# ТЕКСТ:
В пути размышлял о политических системах, где передовая и консервативная жизни совпадают, — только от таких систем и можно ждать улучшения. Так, имперское собирание исторических единств в огромные пространства одновременно способствует обмену и успокаивает землю, оставляя ее в известном смысле невозделанной. Тесному сплетению технических средств, высшим из которых является государство в качестве machina machinarum,[325]должны подчиняться растущая самостоятельность и свобода органических сфер. Земля отеческая и материнская. Новый порядок должен походить на целесообразный часовой механизм, в коем главное центрирующее колесо управляет малыми колесами децентрализации. Существенное новшество состоит в том, что консервативные силы действуют уже не как помеха, а как пружина, побуждающая к действию.

Всеобщность избирательного права только бы возросла, если бы кроме женщин в нее вовлекали и детей, — на выборах их может представлять отец. Это заключало бы в себе большую либеральность и надежность и служило бы заслоном от влияния радикальных, чисто духовных или литературных течений, от которых женатый человек зависит намного меньше. Отцы снова должны заявить о себе. Также и село сумело бы сильнее противодействовать массовым партиям больших городов, яростно взявшимся нынче за дело.

Можно, кроме того, учитывать и голоса воздержавшихся, считая их как бы отданными в пользу правительства, ибо логично предположить, что избиратель, слишком ленивый, чтобы дойти до урны, вполне доволен существующим порядком вещей. Не-избиратели олицетворяют оседлый элемент, обладающий своим достоинством.

Парламентские речи следует зачитывать, как во времена Мирабо. Это укрепило бы аргументы, приглушило бы пустую риторику. Парламенты должны отражать субстанциальный, а не духовный состав народа. В той мере, в какой практика приобретет цену за счет теорий, на задний план отодвинется и влияние шатких фигур.

# ЗАДАНИЕ 1:
Почему, судя по тексту, голоса тех, кто не пришел на выборы, предлагается считать отданными за правительство? Ответьте в одном–трех предложениях.
# ЗАДАНИЕ 2:
Ответьте по тексту коротко:
(а) Кто мог бы представлять детей на выборах?
(б) Во времена кого парламентские речи зачитывали?
(в) Каким партиям сумело бы сильнее противодействовать село?
Перечень после текста — самостоятельный материал, к тексту он не относится.

# ИСХОДНЫЕ ДАННЫЕ:
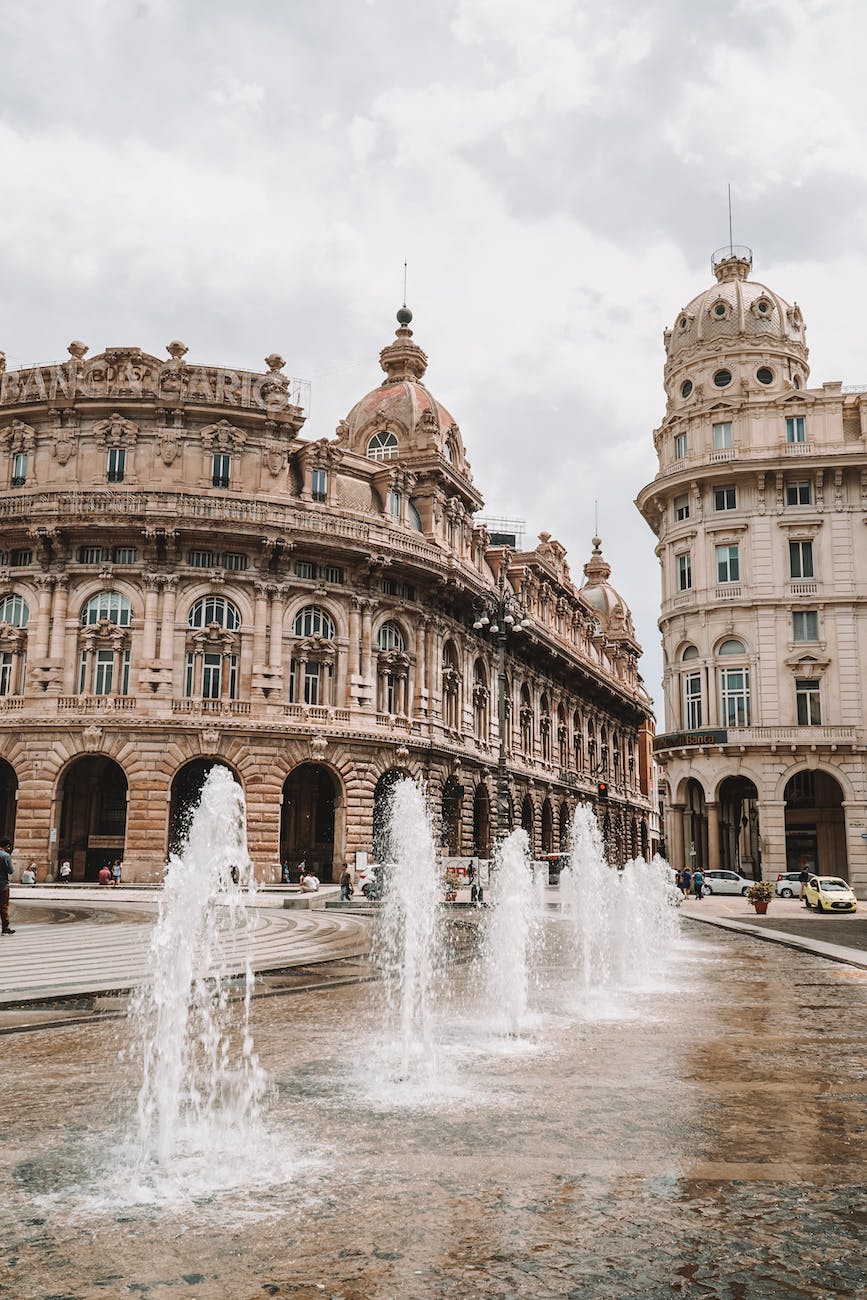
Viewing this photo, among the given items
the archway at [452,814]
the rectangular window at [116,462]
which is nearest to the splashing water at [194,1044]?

# ОТВЕТ 1:
Логично предположить, что избиратель, которому лень дойти до урны, вполне доволен существующим порядком вещей. Поэтому его голос можно считать отданным в пользу правительства.

# ОТВЕТ 2:
(а) Отец.
(б) Во времена Мирабо.
(в) Массовым партиям больших городов.